Ognuno di noi riconosce come la nascita di un bambino rappresenti un’occasione di cambiamento del proprio percorso personale. È il momento in cui si assiste e si affronta lo stravolgimento della propria vita, in cui l’ambivalenza di sentimento e pensieri ci accompagna, fra amore immisurabile e timore, stanchezza, resa. Ancor più si può comprendere come la nascita pretermine catalizzi ed enfatizzi tutto ciò, in particolar modo quando sia seguita da un lungo e complesso ricovero in TIN.


Superata la fase iniziale post dimissione fatta di conoscenza reciproca ed istituzione dei propri personalissimi modi di essere madre, padre, figlio ed insieme famiglia, arriva il tempo della…abilitazione. La differenza tra l’età corretta, collegata allo sviluppo fisiologico del nostro bambino, e l’età cronologica che è comunque parte della storia della nuova famiglia, porta molto spesso i genitori ad attivarsi con particolare “energia” per aiutare il bimbo a colmare quanto prima quella differenza temporale. Questa può essere definita una fase di riscatto, di desiderio (o bisogno) di recuperare il tempo trascorso in TIN, un atteggiamento comprensibile dato il vissuto dei genitori, ma che va gestito con i giusti criteri.


“Cosa è meglio fargli fare a questa età?”, “Cosa dovrebbe saper fare? Come dovrebbe muoversi/vedere/mangiare?”, “… per quanto tempo al giorno gli faccio fare tummy time?“ (letterale: tempo del pancino, una serie di esercizi a pancia in giù che servono per rafforzare i muscoli del collo, della schiena …) queste sono le domande più frequenti che ci vengono poste durante le consulenze sullo sviluppo.


Il primo passo fondamentale è rassicurare i genitori sul fatto che lo sviluppo non conosce tappe fisse. Lo sviluppo si organizza a partire dalle caratteristiche individuali di ogni singolo bambino che ha il diritto di essere valorizzato ed accompagnato nell’esprimersi, nel totale rispetto dei suoi ritmi e dei suoi tempi. E’ bene quindi diffidare da indicazioni standard che diano istruzioni precise e categoriche del tipo “almeno dieci minuti al giorno a pancia sotto; a sei mesi deve stare seduto” proprio perché non tengono conto dell’unicità del bambino.

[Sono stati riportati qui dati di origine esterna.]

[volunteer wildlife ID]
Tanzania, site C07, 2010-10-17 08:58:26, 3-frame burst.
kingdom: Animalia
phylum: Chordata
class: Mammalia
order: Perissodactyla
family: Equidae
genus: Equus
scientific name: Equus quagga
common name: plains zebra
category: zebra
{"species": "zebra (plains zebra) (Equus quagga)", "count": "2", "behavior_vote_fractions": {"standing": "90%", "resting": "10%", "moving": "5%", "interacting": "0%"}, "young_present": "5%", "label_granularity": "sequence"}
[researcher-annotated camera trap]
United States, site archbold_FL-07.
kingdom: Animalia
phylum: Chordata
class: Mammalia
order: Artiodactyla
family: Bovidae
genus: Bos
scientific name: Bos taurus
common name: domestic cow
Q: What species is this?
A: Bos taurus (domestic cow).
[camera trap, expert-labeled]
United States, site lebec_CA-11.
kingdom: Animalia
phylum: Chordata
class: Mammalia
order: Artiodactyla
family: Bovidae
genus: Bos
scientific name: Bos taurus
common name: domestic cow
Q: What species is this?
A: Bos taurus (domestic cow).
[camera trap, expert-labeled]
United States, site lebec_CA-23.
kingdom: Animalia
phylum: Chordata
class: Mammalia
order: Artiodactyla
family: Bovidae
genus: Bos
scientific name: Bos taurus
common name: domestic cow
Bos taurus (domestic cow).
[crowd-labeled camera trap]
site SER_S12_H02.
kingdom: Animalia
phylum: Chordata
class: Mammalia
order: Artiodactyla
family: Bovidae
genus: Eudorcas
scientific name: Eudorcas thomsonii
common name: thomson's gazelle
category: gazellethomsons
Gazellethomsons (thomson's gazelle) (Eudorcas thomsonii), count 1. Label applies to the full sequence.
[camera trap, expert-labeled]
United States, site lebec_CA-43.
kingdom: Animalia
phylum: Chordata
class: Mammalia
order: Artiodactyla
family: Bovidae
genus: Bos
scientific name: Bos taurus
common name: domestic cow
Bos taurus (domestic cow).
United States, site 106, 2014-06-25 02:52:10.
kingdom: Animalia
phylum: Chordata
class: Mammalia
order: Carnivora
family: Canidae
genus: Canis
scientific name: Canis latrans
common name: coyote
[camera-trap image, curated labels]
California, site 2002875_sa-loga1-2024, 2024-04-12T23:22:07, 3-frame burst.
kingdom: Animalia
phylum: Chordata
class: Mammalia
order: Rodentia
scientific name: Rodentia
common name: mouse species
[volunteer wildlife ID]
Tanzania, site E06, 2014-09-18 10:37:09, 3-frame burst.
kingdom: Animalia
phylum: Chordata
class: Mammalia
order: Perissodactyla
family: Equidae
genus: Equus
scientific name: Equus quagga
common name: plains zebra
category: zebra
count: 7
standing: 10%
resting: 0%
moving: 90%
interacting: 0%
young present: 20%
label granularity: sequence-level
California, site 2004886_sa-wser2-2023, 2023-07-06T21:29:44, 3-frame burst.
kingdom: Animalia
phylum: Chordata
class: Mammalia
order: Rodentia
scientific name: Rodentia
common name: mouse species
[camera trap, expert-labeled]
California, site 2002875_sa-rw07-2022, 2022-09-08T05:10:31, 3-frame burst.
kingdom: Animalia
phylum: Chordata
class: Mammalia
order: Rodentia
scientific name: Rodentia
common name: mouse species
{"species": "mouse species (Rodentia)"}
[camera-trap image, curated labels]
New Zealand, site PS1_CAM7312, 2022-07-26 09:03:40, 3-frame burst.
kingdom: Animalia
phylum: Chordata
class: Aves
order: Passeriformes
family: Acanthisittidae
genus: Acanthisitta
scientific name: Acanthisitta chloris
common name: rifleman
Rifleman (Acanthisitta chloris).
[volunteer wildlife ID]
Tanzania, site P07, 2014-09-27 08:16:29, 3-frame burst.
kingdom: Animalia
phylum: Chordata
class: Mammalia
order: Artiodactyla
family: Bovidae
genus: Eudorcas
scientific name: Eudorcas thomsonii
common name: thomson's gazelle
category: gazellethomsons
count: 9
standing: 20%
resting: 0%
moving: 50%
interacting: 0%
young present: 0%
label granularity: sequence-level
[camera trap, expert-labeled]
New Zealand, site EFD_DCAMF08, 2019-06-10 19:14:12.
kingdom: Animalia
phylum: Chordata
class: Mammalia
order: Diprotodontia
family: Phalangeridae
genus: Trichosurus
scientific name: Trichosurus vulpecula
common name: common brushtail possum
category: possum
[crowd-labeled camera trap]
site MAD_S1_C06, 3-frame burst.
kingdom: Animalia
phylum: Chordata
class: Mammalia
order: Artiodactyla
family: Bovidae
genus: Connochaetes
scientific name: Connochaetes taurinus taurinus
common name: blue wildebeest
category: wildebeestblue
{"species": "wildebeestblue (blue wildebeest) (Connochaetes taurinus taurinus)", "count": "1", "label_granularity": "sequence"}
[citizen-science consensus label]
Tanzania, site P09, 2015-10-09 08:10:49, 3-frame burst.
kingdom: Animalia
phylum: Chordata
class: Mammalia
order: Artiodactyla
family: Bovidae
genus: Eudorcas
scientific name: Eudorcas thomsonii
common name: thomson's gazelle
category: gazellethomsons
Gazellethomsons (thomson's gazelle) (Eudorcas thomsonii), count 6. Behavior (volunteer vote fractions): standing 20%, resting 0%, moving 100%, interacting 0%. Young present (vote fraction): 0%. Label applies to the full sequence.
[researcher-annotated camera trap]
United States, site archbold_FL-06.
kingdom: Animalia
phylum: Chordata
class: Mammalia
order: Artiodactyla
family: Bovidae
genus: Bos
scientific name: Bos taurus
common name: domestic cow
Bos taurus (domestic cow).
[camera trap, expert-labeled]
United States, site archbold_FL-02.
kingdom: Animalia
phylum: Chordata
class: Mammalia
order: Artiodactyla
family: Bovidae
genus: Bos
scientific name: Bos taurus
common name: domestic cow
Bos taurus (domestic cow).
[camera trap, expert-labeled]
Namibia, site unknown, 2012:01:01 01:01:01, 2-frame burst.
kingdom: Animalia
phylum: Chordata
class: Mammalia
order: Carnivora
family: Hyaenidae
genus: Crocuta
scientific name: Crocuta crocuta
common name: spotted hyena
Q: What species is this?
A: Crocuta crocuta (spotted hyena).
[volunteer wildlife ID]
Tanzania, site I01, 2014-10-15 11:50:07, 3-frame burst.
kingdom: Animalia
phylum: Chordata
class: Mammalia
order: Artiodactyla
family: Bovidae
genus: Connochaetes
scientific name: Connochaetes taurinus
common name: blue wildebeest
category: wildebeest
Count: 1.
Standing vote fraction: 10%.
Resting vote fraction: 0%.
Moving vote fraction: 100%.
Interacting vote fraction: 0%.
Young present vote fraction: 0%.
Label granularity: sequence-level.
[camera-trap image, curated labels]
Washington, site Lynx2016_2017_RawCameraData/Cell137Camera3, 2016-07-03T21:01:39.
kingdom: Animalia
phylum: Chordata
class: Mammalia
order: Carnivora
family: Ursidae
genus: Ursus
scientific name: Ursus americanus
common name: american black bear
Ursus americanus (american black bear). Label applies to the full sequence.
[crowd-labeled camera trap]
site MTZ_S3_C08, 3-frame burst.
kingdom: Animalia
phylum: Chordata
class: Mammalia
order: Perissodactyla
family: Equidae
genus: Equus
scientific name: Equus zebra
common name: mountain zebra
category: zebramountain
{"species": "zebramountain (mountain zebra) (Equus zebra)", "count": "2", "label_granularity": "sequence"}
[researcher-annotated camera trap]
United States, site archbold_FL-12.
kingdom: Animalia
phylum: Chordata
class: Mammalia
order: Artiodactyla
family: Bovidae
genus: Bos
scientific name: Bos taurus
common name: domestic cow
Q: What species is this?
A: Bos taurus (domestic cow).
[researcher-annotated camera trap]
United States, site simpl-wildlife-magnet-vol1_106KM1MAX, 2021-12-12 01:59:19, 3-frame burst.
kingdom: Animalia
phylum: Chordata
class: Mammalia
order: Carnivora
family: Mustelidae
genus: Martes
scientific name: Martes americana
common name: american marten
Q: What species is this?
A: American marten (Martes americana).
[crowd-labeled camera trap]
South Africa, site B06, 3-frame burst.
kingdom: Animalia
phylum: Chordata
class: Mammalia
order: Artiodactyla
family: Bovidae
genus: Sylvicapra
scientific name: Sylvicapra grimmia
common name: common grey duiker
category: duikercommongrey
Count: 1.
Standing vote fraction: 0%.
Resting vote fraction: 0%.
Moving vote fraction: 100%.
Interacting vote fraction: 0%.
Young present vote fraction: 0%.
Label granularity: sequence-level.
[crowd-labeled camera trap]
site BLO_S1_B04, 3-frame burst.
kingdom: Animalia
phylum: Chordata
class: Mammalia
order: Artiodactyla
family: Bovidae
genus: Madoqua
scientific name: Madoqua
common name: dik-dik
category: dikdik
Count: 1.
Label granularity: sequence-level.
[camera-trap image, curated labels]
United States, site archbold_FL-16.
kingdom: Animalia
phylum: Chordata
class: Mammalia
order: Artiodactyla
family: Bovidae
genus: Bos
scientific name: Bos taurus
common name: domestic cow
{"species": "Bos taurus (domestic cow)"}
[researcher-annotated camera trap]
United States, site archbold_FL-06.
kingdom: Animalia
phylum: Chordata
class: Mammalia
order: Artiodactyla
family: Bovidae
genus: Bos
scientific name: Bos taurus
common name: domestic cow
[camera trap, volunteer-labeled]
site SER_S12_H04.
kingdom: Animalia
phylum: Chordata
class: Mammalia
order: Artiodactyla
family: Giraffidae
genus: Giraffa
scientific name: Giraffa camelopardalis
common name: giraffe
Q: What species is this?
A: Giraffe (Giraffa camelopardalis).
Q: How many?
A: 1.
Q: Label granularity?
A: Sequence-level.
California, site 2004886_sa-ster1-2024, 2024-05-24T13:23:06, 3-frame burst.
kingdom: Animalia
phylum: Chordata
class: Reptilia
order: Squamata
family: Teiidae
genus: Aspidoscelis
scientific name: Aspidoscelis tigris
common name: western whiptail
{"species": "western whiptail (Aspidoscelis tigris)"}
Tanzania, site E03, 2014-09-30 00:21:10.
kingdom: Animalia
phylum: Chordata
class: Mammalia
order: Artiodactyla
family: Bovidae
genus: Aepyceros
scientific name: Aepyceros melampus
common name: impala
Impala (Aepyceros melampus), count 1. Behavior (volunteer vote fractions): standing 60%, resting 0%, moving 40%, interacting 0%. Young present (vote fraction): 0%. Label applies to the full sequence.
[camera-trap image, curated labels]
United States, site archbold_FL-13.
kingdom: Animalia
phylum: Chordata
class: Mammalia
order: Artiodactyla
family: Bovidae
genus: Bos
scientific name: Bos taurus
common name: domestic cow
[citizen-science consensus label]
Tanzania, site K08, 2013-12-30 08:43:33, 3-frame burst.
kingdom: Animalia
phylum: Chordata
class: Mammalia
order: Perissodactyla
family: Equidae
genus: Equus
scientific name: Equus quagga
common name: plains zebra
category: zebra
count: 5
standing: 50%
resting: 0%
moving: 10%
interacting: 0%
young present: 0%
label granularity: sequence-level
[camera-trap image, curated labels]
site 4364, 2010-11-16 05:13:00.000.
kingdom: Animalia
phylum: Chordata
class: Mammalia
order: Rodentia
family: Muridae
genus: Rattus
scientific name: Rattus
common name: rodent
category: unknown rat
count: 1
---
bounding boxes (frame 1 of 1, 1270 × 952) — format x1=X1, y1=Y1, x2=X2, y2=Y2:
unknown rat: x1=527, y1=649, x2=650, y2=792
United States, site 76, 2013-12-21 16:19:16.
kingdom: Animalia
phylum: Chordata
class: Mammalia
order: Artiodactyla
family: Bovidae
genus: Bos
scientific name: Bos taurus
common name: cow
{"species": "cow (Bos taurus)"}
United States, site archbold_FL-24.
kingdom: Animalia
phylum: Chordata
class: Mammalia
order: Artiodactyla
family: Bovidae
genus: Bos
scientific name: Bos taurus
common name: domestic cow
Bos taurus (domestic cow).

Ecco i criteri più importanti per attuare delle attività abilitative calibrate ed efficaci:



SOSTENIBILITÀ

 

Qualsiasi attività va attuata se è ritenuta sostenibile per i genitori e per il bambino sia per la tipologia che per frequenza e intensità delle proposte di tipo abilitativo. Creare una ROUTINE, cioè ritmi prevedibili nelle esperienze abilitative permette al bambino di regolarsi ed adeguarsi piano piano al susseguirsi delle attività, che siano motorie, cognitive o di tipo interattivo. Continui cambiamenti nelle attività comportano invece un riadattamento continuo che può risultare faticoso.



ADATTABILITÀ

 

l’esperienza abilitativa deve diventare un momento di serenità e rilassamento sia per il bambino che per i genitori, un’opportunità che si adatta in modo fluido alle esigenze e necessità di entrambi e non un compito, una proposta piacevole ed equilibrata e non una richiesta rigida e rigorosa.



RECIPROCITÀ

 

l’ascolto ed il riposo intermittente calibrato sull’osservazione costante e reciproca rendono l’esperienza un momento di piacevolezza, serenità e quiete, un momento di scambio e interazione. Lo sviluppo non è una staffetta a tappe, ma un percorso nel quale gli apprendimenti più sostanziosi ed efficaci si strutturano attorno alla sperimentazione di esperienze piacevoli, indipendentemente da quanto esse durino e quanto operativamente impeccabili esse siano.



Il piacere sperimentato nello scambio interattivo in un contesto stimolante dal punto di vista visivo, motorio, cognitivo e relazionale sarà il primo e più importante promotore dell’apprendimento, garantendo un buon grado di coinvolgimento, di attenzione e di “motivazione”.